Sunday, April 8, 2012

History Un-Lochnered

I must have dreamed a thousand dreams
Been haunted by a million screams
But I can hear the marching feet
They're moving into the street
--Genesis

For someone who is purportedly a constitutional scholar, President Obama continues to demonstrate how little he seems to know about constitutional case law. Last Monday he claimed that, should the Supreme Court repeal Obamacare, that it would amount to judicial activism.

When responding to a related question at a Tuesday press conference, the president sought to clarify his statement from the day before:

"Well, first of all, let me be very specific. Um, we have not seen a court overturn a law that was passed by Congress on a economic issue, like health care, that I think most people would clearly consider commerce. A law like that has not been overturned at least since Lochner, right? So we're going back to the Thirties, pre-New Deal."

First, let's get the plainest of details straight. The Thirties were not pre-New Deal, Mr President. FDR's New Deal programs, which essentially built on Hoover's interventionary programs, began in 1932.

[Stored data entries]
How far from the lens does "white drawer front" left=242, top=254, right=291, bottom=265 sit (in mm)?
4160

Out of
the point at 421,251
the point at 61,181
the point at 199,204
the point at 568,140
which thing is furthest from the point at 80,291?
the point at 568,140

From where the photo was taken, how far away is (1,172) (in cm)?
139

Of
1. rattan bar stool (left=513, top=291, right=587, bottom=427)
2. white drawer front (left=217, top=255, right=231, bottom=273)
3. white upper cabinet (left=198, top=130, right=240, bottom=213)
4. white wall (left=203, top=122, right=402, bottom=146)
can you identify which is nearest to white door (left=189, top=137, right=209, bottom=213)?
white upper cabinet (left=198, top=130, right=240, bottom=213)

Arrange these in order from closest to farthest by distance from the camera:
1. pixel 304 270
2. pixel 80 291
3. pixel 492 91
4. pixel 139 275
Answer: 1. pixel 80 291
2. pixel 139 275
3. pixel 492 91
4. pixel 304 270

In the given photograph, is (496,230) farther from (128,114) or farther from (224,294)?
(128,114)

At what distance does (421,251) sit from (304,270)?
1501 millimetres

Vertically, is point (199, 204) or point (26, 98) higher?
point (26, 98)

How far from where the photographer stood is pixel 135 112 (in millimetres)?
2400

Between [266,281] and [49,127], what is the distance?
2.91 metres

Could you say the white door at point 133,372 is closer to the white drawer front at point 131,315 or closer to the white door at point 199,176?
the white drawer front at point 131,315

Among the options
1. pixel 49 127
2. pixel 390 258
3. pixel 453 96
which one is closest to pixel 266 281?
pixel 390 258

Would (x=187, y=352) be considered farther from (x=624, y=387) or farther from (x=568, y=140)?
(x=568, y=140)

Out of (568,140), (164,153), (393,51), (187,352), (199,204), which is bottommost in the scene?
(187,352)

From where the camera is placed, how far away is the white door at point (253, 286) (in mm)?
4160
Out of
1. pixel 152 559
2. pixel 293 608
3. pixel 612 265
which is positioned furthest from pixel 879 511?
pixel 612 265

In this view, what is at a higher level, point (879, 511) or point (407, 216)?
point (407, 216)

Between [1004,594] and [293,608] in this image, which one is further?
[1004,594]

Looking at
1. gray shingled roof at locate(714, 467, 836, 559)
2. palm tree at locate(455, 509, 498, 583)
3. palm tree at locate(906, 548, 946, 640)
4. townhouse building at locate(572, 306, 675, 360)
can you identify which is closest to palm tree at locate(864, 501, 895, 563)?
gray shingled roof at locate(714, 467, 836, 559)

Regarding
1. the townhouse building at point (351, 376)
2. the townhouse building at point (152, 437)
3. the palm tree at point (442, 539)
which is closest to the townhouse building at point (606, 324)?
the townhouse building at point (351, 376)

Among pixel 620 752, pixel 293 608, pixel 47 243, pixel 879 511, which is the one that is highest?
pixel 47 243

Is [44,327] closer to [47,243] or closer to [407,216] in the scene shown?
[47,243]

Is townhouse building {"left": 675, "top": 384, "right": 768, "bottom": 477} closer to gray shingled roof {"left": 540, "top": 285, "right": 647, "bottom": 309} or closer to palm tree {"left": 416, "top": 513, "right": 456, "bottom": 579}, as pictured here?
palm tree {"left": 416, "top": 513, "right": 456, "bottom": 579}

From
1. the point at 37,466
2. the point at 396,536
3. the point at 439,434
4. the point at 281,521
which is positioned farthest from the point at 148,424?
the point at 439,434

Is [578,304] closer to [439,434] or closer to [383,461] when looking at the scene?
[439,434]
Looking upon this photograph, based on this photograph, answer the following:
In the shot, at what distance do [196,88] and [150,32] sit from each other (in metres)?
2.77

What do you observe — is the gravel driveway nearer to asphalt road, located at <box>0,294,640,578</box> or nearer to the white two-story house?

Exercise description: From the post about Obama and Lochner, copy everything from "For someone who" down to "to judicial activism.". These records have no connection to the post about Obama and Lochner.

Response to this task:
For someone who is purportedly a constitutional scholar, President Obama continues to demonstrate how little he seems to know about constitutional case law. Last Monday he claimed that, should the Supreme Court repeal Obamacare, that it would amount to judicial activism.